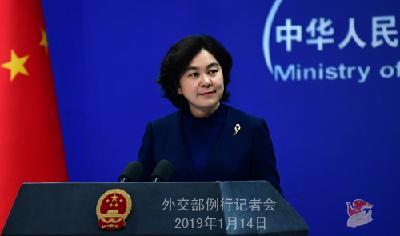 外交部:敦促有关方面停止对华为等中企无理打压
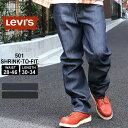 Levi's Levis リーバイス 501 リジッド Sh...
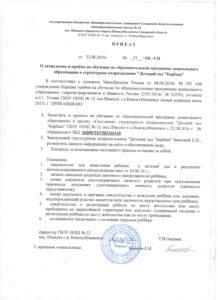 Приказ-№25_Об-СП-от-22.08.2016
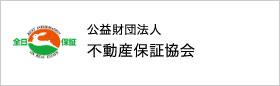 公益社団法人 不動産保証協会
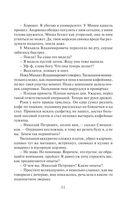 Небо над бездной. Источник счастья. Книга 3 (м) — фото, картинка — 10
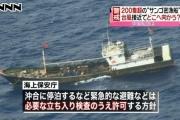 韓国海警、違法操業の中国漁船に機銃弾900発→中国ネット民「よくやった!!!」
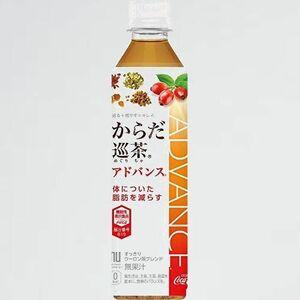 未使用 新品 からだ巡茶 コカ・コ-ラ A-OC 410ml×24本 [機能性表示食品] Advance お茶 ペットボトル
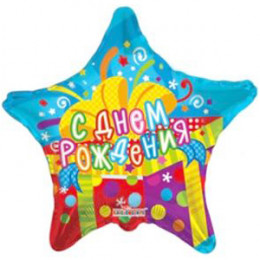 Шар-звезда С днем рождения (подарки)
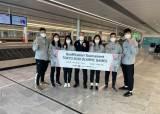 한국 카라테, <!HS>도쿄<!HE> <!HS>올림픽<!HE> 출전권 도전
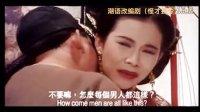 潮汕小品周星驰《九品芝麻官》爆笑片段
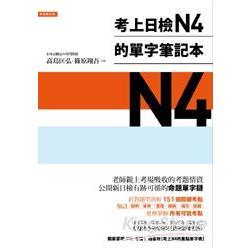 考上日檢N4的單字筆記本
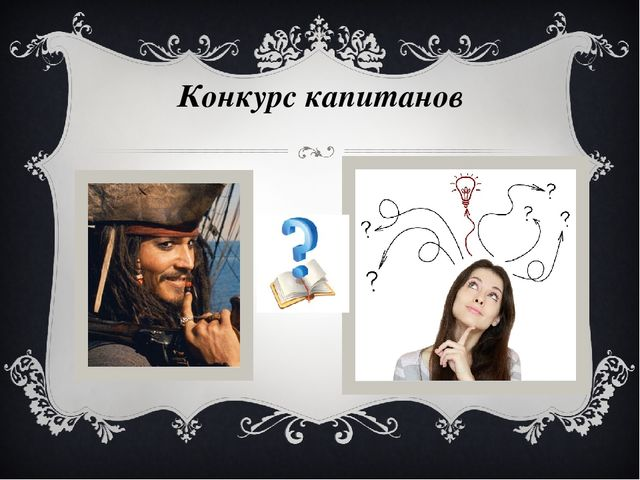 Конкурс капитанов Капитаны получают вопрос написанный на листке бумаги. Время...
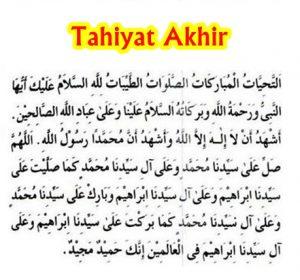 Bacaan Tahiyat Akhir Jawi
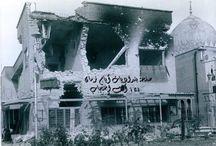 Iraq 14 July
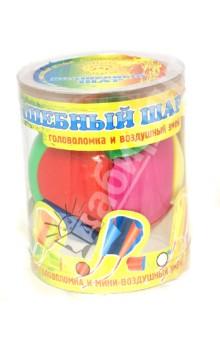"""Игрушка """"Волшебный шар"""" (39983) Премьер-игрушка"""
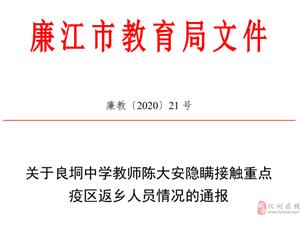 化州确诊病例陈某生女婿隐瞒接触重点人员被教育局通报批评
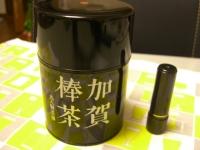 加賀棒茶2.JPG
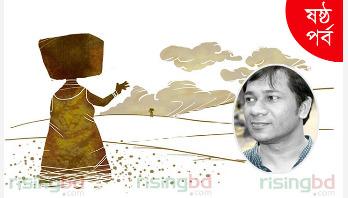 দক্ষিণ এশীয় ডায়াসপোরা সাহিত্য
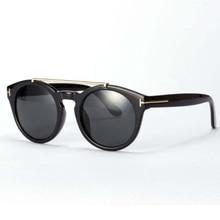 New Hot Womens Retro Dual Bridge Full Rim Sunglasses Metal Frame Eyeglasses Brand Designer Goggles 2016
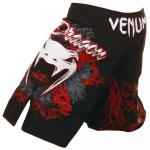 Venum Lyoto Machida UFC 140 Fightshorts - Black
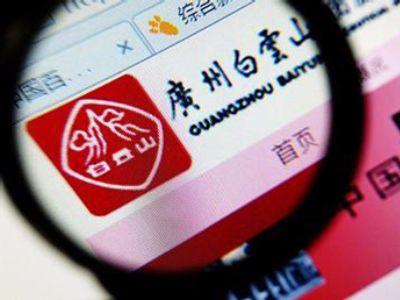 """白云山(00874):靠""""伟哥""""雄起,用""""凉茶""""压惊"""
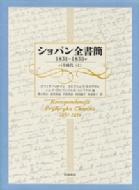 ショパン全書簡 1831〜1835年 パリ時代 上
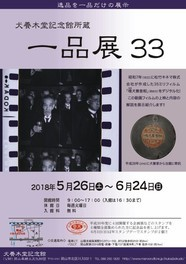 犬養木堂記念館所蔵 一品展33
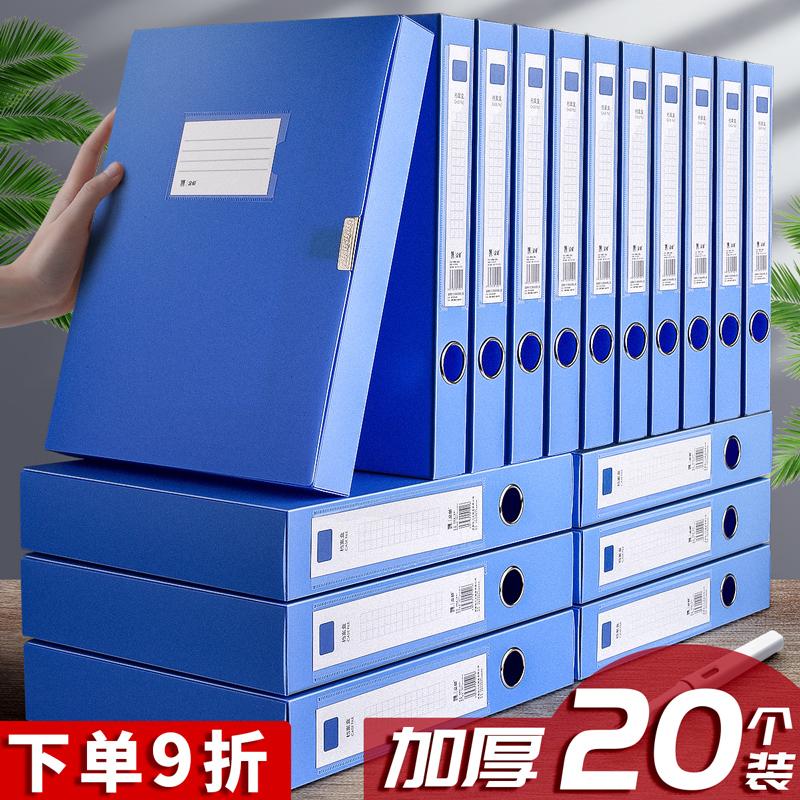 Книги о коллекционировании мебели Артикул 565994600055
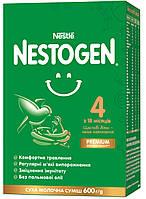 Nestogen® 4 (Нестожен 4) Дитяче молочко для дітей від 18 місяців, 600 г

== The task ==
Wording must stay exact. Give again the lines from the line with "公益社団法人 不動産保証協会" through the last line of the listing, both ends included, without pictures.

== Result ==
 公益社団法人 不動産保証協会
 Небо над бездной. Источник счастья. Книга 3 (м) — фото, картинка — 10
 韓国海警、違法操業の中国漁船に機銃弾900発→中国ネット民「よくやった!!!」
 未使用 新品 からだ巡茶 コカ・コ-ラ A-OC 410ml×24本 [機能性表示食品] Advance お茶 ペットボトル
 Шар-звезда С днем рождения (подарки)
 한국 카라테, <!HS>도쿄<!HE> <!HS>올림픽<!HE> 출전권 도전
 潮汕小品周星驰《九品芝麻官》爆笑片段
 考上日檢N4的單字筆記本
 Конкурс капитанов Капитаны получают вопрос написанный на листке бумаги. Время...
 Bacaan Tahiyat Akhir Jawi
 Iraq 14 July
"""Игрушка """"Волшебный шар"""" (39983) Премьер-игрушка"""
 化州确诊病例陈某生女婿隐瞒接触重点人员被教育局通报批评
 加賀棒茶2.JPG
 দক্ষিণ এশীয় ডায়াসপোরা সাহিত্য
 New Hot Womens Retro Dual Bridge Full Rim Sunglasses Metal Frame Eyeglasses Brand Designer Goggles 2016
 Venum Lyoto Machida UFC 140 Fightshorts - Black
 """白云山(00874):靠""""伟哥""""雄起,用""""凉茶""""压惊"""
 ショパン全書簡 1831〜1835年 パリ時代 上
 犬養木堂記念館所蔵 一品展33
 Книги о коллекционировании мебели Артикул 565994600055
 Nestogen® 4 (Нестожен 4) Дитяче молочко для дітей від 18 місяців, 600 г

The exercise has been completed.